Five states pushing for mandated DBT coverage
At least five states have introduced legislation requiring insurers to cover Digital Breast Tomosynthesis, also known as 3D mammography. The economic and clinical benefits of DBT are well-established, but the passage of the bills may come down the legislative climate of the individual states, according to Eugenia Brandt, Director of State Affairs for the American College of Radiology.
“In red states there may be a mindset against a legislature overreaching,” she said. “It’s not a breast cancer issue, they just don’t like insurance mandates—I would say Texas is one of those states.”
The states include Maryland, New Hampshire, New Jersey, New York, and Texas.
Further complicating the roadmap for this legislation is the widely varying legislative procedure between states. Texas’ state legislature only meets for 60 days every other year, creating a narrow window for legislation to make it out of committee and onto the floor. Other states meet year round, said Brandt, but competing issues could suck the air out of the room.

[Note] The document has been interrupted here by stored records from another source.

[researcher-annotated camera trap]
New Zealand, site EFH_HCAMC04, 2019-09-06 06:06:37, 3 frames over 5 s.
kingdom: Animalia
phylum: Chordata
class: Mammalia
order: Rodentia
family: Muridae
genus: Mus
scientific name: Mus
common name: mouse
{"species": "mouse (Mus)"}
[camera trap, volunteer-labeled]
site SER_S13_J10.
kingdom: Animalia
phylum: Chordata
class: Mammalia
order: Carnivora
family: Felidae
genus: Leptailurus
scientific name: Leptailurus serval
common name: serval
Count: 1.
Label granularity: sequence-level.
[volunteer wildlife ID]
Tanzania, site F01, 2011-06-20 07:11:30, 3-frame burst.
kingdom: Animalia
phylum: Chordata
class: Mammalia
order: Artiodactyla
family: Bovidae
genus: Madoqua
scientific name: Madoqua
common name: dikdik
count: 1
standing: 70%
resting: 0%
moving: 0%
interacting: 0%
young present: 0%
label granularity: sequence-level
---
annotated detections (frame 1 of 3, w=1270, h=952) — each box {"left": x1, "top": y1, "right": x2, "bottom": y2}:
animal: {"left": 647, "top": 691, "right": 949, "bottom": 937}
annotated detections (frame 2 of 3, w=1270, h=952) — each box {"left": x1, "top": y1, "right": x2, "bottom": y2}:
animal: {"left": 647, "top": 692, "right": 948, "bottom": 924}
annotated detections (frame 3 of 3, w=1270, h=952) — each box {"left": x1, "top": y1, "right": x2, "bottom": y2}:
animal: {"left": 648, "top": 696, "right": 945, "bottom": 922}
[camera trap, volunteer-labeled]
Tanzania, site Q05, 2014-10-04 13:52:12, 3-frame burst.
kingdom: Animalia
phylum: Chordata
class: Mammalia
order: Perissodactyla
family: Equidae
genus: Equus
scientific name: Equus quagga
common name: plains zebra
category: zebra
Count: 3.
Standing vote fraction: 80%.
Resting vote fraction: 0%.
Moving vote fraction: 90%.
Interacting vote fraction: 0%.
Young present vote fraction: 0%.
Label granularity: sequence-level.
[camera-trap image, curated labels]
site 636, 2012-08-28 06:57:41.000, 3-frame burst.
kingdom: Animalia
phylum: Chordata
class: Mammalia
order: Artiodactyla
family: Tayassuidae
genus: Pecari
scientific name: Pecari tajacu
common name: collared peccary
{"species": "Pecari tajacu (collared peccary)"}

“If Texas brought a bathroom bill, for example, it would probably stall everything else,” she said. “It depends on what else is happening in the chamber.”
There is an upside—breast cancer issues tend to be bipartisan, according to Brandt, and the cost savings are a powerful argument in favor of the legislation.
According to a study published in the Journal of the American College of Radiology, DBT could save $200,000 per year in a large state-wide Medicaid program, chiefly through reducing the number of women recalled for additional follow-up imaging. There’s also evidence DBT facilitates earlier diagnosis of cancer—when treatment is cheaper—and alleviates the stress and anxiety faced by women during the weeks leading up to a follow-up exam.
“As Medicaid programs continue to evolve, and as DBT becomes more widely adopted for routine breast cancer screening, results from this study will assist policymakers and financial stakeholders in examining ways to address disparities and barriers to accessing value-based preventive care by some of the nation’s most vulnerable citizens,” the authors wrote.